[DOCUMENT TEXT]:
-- begin --
When Margaret Ritchie won the leadership of the SDLP in February, she said: "I have an organisational plan and an agenda for change that will make us stronger."
When Margaret Ritchie won the leadership of the SDLP in February, she told party members:
“I have an organisational plan and an agenda for change that will make us stronger.”
She did so against an electoral backdrop which saw her party maintain its number of MPs at the 2005 election at three, whilst losing two seats in the Stormont elections of 2007, falling to a total of 16 seats; going into the 2010 election, the SDLP are a party under some pressure, with a leader who has been in post for a little over two months.
Just a month after taking office, Ritchie found herself isolated, along with the Ulster Unionists, in voicing fears over the Hillsborough Agreement, devolving policing and justice powers to the Northern Ireland institutions.
The SDLP took the step of nominating one of its own MLAs, Alban Maginness, believing that under the complex D’Hondt system, they should have secured the justice minister’s post. In the end, following the election by the Assembly of Alliance Party leader David Ford to the post, the SDLP’s policing spokesman, Alex Attwood, launched a withering attack on the process:
“The devolution of policing and justice will leave a sour taste. Nationalists struggled for years to create equality and achieved it in the Good Friday Agreement but will be denied their entitlement to a seat in government.”
As the election enters its second week, the SDLP have further been forced to fend off calls for it to merge firstly with Sinn Fein and then with Fianna Fail. What is more, as the Belfast Telegraph reports, Dr Alasdair McDonnell faces a unionist challenge to his Belfast South seat.
-- end --
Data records
-- begin --
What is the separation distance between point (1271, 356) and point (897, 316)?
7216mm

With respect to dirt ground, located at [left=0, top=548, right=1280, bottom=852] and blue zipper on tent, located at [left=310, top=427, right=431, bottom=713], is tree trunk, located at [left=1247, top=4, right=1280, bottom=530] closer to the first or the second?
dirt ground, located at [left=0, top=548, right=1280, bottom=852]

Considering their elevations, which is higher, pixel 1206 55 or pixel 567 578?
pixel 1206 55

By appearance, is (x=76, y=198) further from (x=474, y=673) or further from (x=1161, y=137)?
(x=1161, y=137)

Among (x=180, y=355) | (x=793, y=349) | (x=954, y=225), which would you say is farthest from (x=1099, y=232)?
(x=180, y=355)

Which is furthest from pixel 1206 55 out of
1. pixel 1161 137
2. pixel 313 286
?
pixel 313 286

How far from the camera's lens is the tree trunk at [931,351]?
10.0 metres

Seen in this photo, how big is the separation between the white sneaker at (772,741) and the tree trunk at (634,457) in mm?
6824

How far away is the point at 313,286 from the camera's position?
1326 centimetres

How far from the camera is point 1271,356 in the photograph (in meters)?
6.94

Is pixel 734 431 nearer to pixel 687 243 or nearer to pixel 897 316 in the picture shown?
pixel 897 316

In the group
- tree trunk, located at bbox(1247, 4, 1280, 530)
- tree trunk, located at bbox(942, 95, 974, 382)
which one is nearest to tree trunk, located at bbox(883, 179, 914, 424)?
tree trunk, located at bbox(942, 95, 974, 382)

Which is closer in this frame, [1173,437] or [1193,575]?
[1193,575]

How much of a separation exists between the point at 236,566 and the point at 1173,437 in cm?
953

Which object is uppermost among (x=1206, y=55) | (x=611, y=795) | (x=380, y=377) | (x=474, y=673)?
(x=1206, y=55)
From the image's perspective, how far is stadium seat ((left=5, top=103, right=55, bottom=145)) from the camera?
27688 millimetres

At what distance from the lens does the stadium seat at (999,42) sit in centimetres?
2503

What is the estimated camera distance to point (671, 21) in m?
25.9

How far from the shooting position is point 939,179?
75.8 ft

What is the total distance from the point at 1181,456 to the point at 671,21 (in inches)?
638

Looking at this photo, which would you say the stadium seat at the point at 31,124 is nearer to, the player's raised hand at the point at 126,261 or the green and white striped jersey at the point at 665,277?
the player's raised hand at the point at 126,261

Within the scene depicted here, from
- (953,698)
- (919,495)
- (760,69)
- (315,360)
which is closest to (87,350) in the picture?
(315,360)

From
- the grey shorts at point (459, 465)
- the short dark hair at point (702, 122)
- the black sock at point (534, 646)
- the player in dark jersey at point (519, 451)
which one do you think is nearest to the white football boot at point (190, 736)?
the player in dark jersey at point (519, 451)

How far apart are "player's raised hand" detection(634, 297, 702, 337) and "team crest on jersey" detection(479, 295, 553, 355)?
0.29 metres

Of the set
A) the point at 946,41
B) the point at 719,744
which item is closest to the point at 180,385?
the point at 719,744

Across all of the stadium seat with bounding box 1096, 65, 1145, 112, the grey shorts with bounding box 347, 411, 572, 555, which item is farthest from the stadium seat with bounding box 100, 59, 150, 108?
-- end --
[SHORT TASK]: In the article on the SDLP above, extract the passage from "Just a month" up to and including "Northern Ireland institutions.".

[WRITTEN SOLUTION]:
Just a month after taking office, Ritchie found herself isolated, along with the Ulster Unionists, in voicing fears over the Hillsborough Agreement, devolving policing and justice powers to the Northern Ireland institutions.